Background and Aims: The anti-apoptotic and hepatoprotective protein heme oxygenase-1 (HO-1) has been shown to interfere with replication of viruses, e.g. hepatitis B virus (HBV) and hepatitis C virus (HCV). Since HO-1 degrades heme to carbon monoxide (CO), iron and biliverdin, we investigated the effect of each product on HCV replication in vitro. Methods: HO-1 was induced using cobalt-protoporphyrin-IX (CoPP). Huh-5–15 cells, stably expressing HVC genes NS3 to NS5B, and LucUbiNeo-ET cells, containing additionally the firefly luciferase gene, were used to monitor HCV replication. Biliverdin was added in neutral solution.
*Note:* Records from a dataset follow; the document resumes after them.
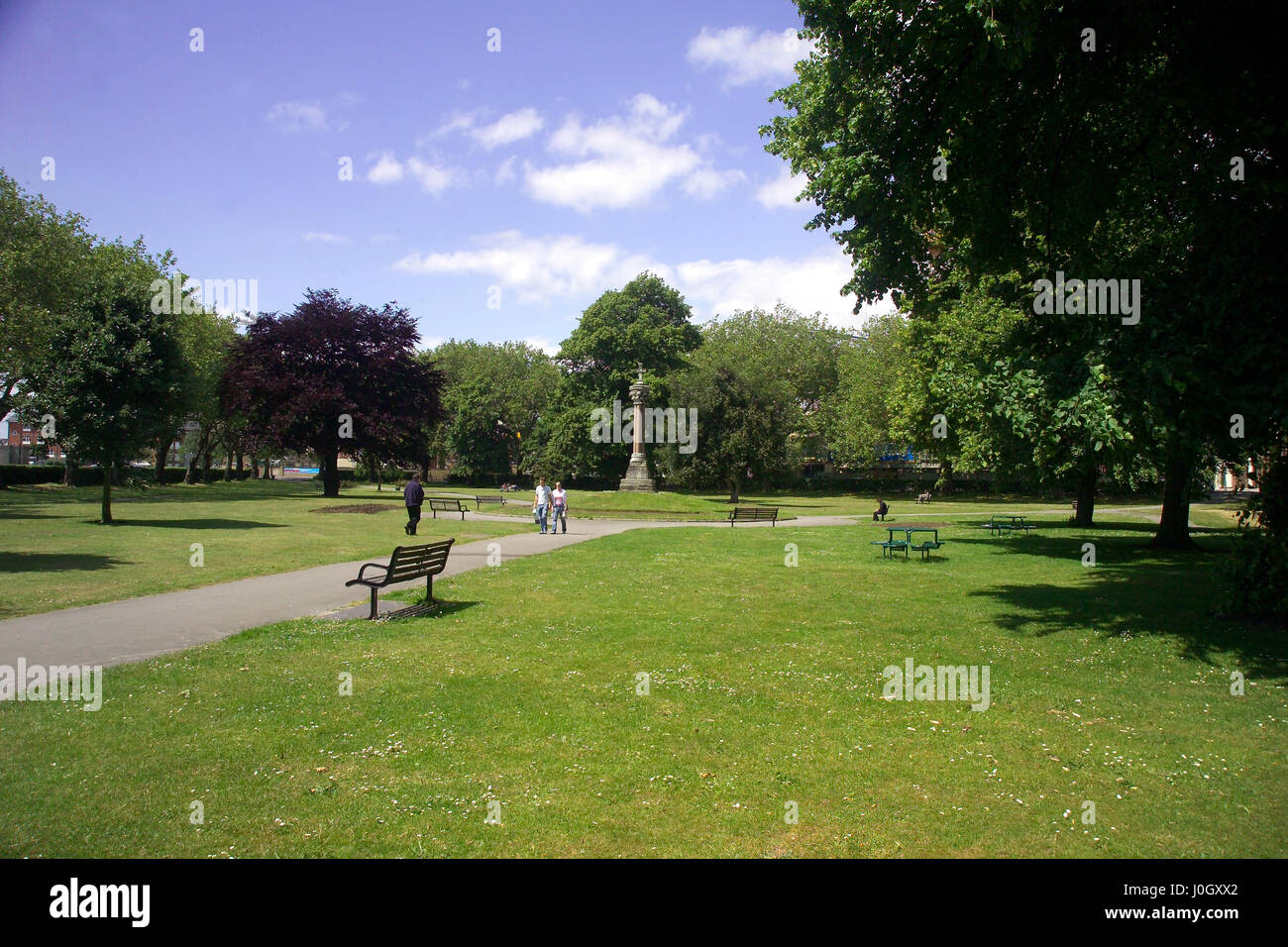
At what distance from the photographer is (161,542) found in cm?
2094

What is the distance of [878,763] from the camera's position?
570cm

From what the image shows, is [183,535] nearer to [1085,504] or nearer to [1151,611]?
[1151,611]

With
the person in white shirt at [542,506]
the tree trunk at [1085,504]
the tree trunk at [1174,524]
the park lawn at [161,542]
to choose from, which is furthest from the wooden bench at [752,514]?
the tree trunk at [1174,524]

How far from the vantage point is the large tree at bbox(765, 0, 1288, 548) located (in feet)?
30.7

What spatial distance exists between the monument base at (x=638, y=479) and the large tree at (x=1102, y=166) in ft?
107

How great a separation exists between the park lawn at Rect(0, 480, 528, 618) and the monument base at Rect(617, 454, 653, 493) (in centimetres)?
1369

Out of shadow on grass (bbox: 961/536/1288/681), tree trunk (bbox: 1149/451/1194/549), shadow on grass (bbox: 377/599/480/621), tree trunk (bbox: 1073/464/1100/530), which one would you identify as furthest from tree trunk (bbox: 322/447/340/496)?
tree trunk (bbox: 1149/451/1194/549)

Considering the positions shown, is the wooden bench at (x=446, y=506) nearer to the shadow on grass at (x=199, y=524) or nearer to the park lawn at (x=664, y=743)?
the shadow on grass at (x=199, y=524)

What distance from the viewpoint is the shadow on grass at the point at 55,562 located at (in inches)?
588

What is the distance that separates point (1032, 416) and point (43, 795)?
36.6ft

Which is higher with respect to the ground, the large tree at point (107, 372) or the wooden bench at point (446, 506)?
the large tree at point (107, 372)

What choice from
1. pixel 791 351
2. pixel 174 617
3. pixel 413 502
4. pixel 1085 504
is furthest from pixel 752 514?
pixel 791 351
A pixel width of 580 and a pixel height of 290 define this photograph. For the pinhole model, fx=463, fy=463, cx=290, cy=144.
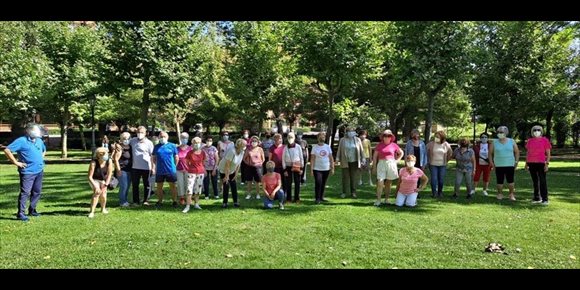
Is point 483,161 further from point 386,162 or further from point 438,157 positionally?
point 386,162

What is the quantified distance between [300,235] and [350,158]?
4.05 m

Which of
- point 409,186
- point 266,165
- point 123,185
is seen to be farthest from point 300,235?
point 123,185

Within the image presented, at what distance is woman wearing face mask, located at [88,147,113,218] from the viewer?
8820 mm

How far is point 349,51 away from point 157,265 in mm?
14948

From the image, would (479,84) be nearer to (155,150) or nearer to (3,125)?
(155,150)

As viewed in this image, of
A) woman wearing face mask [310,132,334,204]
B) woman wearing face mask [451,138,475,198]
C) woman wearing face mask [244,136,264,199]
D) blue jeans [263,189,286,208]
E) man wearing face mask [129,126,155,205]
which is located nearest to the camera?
blue jeans [263,189,286,208]

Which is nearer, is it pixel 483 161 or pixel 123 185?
pixel 123 185

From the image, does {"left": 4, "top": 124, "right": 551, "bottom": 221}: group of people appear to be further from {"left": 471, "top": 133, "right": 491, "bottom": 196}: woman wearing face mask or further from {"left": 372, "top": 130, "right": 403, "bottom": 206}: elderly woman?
{"left": 471, "top": 133, "right": 491, "bottom": 196}: woman wearing face mask

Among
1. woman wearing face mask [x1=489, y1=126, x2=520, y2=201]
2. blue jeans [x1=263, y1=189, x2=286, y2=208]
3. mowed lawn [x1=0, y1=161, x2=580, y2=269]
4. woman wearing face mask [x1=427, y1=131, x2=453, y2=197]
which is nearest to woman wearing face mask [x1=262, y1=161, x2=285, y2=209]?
blue jeans [x1=263, y1=189, x2=286, y2=208]

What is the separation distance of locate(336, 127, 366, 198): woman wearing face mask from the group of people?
0.08ft

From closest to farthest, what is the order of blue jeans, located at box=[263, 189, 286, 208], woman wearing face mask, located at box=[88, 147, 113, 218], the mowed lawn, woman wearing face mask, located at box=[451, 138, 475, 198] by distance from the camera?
the mowed lawn
woman wearing face mask, located at box=[88, 147, 113, 218]
blue jeans, located at box=[263, 189, 286, 208]
woman wearing face mask, located at box=[451, 138, 475, 198]

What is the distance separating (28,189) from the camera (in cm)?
865
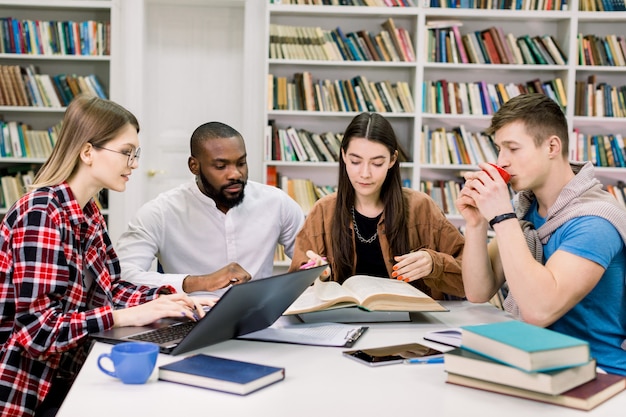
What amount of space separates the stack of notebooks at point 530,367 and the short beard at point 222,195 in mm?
1423

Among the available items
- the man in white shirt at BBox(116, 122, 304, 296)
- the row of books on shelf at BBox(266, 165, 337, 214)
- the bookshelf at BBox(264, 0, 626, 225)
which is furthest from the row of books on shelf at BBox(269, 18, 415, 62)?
the man in white shirt at BBox(116, 122, 304, 296)

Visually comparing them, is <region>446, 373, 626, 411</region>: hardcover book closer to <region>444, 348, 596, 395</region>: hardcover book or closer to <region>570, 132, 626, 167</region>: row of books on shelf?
<region>444, 348, 596, 395</region>: hardcover book

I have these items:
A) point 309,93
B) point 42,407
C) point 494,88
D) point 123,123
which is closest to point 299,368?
point 42,407

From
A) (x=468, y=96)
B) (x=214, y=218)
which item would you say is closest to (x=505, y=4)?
(x=468, y=96)

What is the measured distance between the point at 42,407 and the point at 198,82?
3413 millimetres

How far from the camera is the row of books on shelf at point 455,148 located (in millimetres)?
4574

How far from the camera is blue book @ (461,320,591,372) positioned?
3.71 feet

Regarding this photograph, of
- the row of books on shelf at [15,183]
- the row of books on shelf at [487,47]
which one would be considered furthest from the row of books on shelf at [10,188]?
the row of books on shelf at [487,47]

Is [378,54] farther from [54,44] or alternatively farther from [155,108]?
[54,44]

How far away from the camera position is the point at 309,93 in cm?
453

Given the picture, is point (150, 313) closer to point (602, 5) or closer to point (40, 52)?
point (40, 52)

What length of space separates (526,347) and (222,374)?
528mm

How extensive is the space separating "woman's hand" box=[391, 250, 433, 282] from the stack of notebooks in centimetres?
66

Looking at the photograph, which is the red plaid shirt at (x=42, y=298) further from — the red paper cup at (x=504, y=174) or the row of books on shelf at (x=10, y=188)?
the row of books on shelf at (x=10, y=188)
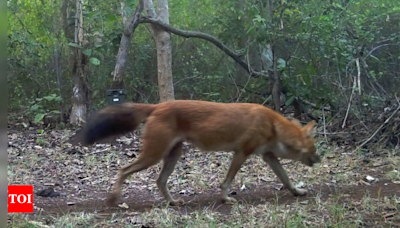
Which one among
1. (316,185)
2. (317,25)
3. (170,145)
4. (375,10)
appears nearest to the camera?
(170,145)

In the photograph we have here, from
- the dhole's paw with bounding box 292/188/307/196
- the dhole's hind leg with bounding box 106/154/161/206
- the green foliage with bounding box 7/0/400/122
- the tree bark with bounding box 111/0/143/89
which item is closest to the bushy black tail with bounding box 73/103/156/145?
the dhole's hind leg with bounding box 106/154/161/206

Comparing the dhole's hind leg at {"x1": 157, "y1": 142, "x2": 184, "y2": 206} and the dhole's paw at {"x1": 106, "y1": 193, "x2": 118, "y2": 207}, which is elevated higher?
the dhole's hind leg at {"x1": 157, "y1": 142, "x2": 184, "y2": 206}

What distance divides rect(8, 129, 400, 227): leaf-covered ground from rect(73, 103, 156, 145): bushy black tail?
2.61 ft

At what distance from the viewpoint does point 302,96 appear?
10.4 m

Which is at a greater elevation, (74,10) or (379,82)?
(74,10)

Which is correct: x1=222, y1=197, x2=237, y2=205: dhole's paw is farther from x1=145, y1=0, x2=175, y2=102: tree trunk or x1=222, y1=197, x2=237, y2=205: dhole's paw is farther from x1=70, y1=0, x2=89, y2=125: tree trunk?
x1=70, y1=0, x2=89, y2=125: tree trunk

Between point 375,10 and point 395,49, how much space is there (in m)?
1.52

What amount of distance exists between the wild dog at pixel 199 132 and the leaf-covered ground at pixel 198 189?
420 millimetres

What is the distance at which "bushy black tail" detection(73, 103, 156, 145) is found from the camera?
580 cm

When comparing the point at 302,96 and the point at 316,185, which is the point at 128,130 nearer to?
the point at 316,185

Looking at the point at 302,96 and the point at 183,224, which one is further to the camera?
the point at 302,96

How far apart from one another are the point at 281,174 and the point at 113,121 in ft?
7.06

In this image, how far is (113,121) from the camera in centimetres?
585

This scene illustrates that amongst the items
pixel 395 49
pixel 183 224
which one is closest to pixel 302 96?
pixel 395 49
CO was provided by incubating cells in the presence of the CO donor methylene chloride (MC). To investigate the influence of iron on HCV replication, FeCL3, the iron donor lactoferrin or deferoxamine (DFO) were used. Real time RT-PCR for HO-1, antiviral interferons (IFN) alpha2 and alpha17, IFN-induced genes, e.g. oligoadenylate synthase (OAS) as well as protein kinase R (PKR) was performed. Results: The HO-1 product iron was not able to reduce HCV replication, while CO had a transient inhibitory effect. In contrast, incubation of replicon cells in the presence of biliverdin dose dependently and efficiently interfered with HCV replication in both assay systems, without displaying negative effects on cellular metabolism or cell proliferation. In cells incubated in the presence of biliverdin, anti-viral interferon expression as well as expression of IFN-induced genes was increased, while HO-1 expression was not induced. Conclusions: Inhibition of HCV replication seems to be mediated basically by the HO-1 product biliverdin. The underlying mechanism seems to be based on interference with oxidative stress, which is able to promote viral replication by down-regulation of anti-viral interferons. Biliverdin is well tolerated in vitro as well as in vivo. Further investigations are needed to validate the benefits of biliverdin treatment on HCV infection.